Of her constancy in religion and worship the best

proof is her dealing with Popery which though in her sister's reign it had been established by public authority and fostered with great care and labour, and had taken deep root in the land, and was strengthened by the consent and zeal of all who were in authority and power; yet because it was not agreeable either to the word of God or to primitive purity or to her own conscience, she at once with the greatest courage and the fewest helps proceeded to uproot and abolish. And yet she did it not precipitately or upon eager impulse, but prudently and all in due season; as may be gathered from many circumstances, and among the rest from a reply made by her on the following occasion. Not many days after she came to the throne, when prisoners were released (as the custom is to inaugurate and welcome a new reign by the release of prisoners), a certain courtier, who from nature and habit had taken to himself the license of a jester, came to her as she went to chapel, and either of his own motion or set on by wiser men, presented her a petition; adding with a loud voice before all the company, that there were yet four or five prisoners more who deserved liberty, for whom he besought that they might be released likewise; namely, the four Evangelists and the Apostle Paul; who had been long shut up in an unknown tongue, as it were in prison, so that they could not converse with the people. To whom she answered very wisely, that it were good first to inquire further of themselves, whether they would be released or no: thus meeting a sudden question with a doubtful answer, as meaning to keep all clear and whole for her own decision. And yet she did not introduce these changes timidly neither, nor by starts; but proceeding

in due order, gravely and maturely, after conference had been first had between the parties, and a Parliament held, she then at last, and yet all within a single year, so ordered and established everything relating to the Church, that to the last day of her life she never allowed a single point to be departed from. Nay, at almost every meeting of Parliament she gave a public warning against innovation in the discipline and rites of the Church. And so much for the point of religion. As for those lighter points of character, as that she allowed herself to be wooed and courted, and even to have love made to her; and liked it; and continued it beyond the natural age for such vanities;-if any of the sadder sort of persons be disposed to make a great matter of this, it may be observed that there is something to admire in these very things, which ever way you take them. For if viewed indulgently, they are much like the accounts we find in romances, of the Queen in the blessed islands, and her court and institutions, who allows of amorous admiration but prohibits desire.
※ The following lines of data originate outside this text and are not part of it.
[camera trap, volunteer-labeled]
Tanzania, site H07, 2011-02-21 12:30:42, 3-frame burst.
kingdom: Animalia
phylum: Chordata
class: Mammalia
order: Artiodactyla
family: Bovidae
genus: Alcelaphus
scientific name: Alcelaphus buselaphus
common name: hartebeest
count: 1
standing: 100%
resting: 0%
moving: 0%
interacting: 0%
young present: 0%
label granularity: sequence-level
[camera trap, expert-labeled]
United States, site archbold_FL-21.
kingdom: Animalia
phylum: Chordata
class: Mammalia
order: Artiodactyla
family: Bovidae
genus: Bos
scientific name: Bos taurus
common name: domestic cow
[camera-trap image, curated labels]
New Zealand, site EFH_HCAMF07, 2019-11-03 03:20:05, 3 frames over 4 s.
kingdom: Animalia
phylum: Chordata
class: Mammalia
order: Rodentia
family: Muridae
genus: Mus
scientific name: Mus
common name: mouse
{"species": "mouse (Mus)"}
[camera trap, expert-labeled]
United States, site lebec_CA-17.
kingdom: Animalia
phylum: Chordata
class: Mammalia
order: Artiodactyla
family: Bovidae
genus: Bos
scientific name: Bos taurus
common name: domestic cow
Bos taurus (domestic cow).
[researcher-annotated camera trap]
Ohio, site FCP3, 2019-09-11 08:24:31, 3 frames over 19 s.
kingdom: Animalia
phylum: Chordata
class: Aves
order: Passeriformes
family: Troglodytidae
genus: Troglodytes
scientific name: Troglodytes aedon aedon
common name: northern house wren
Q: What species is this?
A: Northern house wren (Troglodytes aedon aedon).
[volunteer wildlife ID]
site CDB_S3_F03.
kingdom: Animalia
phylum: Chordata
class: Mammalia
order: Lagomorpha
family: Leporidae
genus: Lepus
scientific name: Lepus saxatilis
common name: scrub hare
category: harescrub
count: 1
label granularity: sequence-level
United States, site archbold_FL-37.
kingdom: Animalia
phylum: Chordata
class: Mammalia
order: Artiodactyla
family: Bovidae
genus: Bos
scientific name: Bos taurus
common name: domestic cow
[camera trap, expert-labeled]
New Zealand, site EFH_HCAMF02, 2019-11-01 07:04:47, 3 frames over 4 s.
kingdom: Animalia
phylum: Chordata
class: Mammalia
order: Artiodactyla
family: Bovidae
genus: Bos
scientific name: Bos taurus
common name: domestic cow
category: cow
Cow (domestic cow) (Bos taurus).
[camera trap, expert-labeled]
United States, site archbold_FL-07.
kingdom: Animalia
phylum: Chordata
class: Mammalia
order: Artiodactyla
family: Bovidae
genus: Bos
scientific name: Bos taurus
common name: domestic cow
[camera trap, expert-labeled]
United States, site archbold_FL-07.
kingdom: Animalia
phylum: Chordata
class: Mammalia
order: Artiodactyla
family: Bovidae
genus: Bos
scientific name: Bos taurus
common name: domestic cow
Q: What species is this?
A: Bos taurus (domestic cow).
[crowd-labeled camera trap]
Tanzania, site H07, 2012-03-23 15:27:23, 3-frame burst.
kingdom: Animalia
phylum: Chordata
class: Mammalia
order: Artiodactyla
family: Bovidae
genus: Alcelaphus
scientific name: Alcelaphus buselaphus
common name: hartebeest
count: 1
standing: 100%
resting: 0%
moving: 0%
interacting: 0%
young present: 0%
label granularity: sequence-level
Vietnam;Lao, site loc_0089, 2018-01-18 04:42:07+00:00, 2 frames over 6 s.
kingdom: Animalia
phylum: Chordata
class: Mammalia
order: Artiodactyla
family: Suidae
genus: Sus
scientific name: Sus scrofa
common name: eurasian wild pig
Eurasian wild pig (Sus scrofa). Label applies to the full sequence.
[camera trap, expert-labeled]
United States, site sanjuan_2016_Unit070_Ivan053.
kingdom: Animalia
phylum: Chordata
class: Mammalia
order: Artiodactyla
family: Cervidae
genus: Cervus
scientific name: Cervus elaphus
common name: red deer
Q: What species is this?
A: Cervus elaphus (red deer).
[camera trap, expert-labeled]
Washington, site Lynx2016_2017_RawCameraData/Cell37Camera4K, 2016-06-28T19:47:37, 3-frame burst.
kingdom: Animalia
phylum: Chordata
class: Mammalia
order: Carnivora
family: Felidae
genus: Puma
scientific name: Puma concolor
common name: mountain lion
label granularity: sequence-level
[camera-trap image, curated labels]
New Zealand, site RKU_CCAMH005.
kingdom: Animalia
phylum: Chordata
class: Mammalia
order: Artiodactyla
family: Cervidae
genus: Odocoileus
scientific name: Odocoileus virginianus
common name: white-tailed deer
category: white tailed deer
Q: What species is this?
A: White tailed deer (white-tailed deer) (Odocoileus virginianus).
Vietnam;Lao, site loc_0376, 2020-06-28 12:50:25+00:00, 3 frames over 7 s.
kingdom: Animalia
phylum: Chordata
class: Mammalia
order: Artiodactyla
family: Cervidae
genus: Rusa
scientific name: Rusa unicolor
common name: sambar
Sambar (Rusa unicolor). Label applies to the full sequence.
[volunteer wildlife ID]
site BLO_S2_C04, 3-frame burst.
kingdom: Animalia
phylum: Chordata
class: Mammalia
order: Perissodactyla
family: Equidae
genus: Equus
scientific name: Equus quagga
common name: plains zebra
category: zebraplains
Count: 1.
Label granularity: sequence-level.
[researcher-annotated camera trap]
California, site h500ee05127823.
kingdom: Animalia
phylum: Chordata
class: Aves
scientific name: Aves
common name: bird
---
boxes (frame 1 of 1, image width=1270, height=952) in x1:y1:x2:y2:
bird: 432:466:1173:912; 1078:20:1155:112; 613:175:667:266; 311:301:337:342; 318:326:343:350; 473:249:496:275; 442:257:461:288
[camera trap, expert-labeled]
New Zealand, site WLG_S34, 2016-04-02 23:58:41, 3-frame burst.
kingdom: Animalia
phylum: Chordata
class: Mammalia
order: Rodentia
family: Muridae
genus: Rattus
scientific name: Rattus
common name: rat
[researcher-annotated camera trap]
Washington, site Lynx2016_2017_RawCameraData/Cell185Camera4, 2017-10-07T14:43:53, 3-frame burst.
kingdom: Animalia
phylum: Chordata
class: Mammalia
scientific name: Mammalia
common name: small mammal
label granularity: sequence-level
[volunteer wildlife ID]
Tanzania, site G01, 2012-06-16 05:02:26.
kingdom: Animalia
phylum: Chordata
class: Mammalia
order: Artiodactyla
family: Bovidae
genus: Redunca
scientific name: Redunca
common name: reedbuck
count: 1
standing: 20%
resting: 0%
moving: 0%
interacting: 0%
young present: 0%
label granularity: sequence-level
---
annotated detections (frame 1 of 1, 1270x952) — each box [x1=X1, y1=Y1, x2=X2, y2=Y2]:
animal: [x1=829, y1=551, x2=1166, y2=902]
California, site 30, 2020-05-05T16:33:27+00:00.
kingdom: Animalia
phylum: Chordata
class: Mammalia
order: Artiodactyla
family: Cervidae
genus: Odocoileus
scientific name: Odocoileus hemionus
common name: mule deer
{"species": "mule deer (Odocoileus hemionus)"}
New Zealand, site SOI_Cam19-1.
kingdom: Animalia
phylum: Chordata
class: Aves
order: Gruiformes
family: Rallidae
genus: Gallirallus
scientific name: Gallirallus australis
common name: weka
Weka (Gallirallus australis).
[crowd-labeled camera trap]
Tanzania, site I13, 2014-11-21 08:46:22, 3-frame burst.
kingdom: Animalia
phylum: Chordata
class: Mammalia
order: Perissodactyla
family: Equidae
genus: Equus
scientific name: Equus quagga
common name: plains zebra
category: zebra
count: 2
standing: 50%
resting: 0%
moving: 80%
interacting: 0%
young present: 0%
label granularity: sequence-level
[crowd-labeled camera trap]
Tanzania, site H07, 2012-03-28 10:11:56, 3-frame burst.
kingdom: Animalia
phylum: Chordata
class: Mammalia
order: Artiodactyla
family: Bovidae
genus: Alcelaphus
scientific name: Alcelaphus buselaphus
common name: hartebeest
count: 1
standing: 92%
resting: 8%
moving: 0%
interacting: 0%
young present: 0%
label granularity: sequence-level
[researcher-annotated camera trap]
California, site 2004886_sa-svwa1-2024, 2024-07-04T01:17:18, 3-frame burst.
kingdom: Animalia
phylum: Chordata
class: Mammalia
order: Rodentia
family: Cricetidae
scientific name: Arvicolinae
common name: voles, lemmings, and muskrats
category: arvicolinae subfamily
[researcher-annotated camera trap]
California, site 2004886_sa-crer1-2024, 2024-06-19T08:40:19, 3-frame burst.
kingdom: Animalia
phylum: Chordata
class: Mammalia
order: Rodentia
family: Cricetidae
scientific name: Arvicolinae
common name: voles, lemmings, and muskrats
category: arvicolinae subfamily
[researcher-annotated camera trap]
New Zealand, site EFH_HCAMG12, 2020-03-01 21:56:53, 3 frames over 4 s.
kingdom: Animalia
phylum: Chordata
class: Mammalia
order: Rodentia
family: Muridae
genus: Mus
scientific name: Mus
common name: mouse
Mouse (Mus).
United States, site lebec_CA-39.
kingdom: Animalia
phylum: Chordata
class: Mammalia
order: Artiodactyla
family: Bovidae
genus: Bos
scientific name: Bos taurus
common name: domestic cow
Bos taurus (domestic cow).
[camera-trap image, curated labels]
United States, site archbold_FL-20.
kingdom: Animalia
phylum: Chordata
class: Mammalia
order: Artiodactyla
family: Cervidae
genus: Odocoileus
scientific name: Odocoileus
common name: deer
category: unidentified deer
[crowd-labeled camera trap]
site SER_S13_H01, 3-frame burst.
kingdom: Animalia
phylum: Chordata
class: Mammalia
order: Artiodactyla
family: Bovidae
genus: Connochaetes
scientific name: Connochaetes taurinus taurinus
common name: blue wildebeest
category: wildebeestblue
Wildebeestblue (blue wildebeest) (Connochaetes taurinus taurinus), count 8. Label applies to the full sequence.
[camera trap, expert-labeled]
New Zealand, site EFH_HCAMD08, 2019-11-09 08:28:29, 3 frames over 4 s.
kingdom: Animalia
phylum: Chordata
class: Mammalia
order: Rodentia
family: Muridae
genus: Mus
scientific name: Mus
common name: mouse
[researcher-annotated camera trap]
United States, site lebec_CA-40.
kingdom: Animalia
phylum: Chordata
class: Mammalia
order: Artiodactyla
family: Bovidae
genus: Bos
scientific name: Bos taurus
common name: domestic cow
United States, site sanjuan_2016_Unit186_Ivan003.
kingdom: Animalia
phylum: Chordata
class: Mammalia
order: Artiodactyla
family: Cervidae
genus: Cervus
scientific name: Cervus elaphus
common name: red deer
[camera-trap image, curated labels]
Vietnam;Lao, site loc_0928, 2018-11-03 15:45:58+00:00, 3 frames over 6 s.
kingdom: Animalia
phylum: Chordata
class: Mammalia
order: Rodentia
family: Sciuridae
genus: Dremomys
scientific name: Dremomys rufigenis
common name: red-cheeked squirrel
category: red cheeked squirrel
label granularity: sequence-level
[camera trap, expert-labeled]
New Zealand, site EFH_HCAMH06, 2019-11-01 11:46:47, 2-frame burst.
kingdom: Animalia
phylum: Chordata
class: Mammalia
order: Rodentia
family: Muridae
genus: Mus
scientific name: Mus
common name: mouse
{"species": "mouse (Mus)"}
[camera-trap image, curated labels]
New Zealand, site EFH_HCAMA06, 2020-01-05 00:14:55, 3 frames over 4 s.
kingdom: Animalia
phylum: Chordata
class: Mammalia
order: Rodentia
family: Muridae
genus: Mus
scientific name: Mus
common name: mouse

But if you take them seriously, they challenge admiration of another kind and of a very high order; for certain it is that these dalliances detracted but little from her fame and nothing at all from her majesty, and neither weakened her power nor sensibly hindered her business :- whereas such things are not unfrequently allowed to interfere with the public fortune. But to conclude, she was no doubt a good and moral Queen; and such too she wished to appear. Vices she hated, and it was by honest arts that she desired to shine. And speaking of her morality, I remember a circumstance in point. Having ordered

1 I have not been able to learn what romance Bacon alludes to here.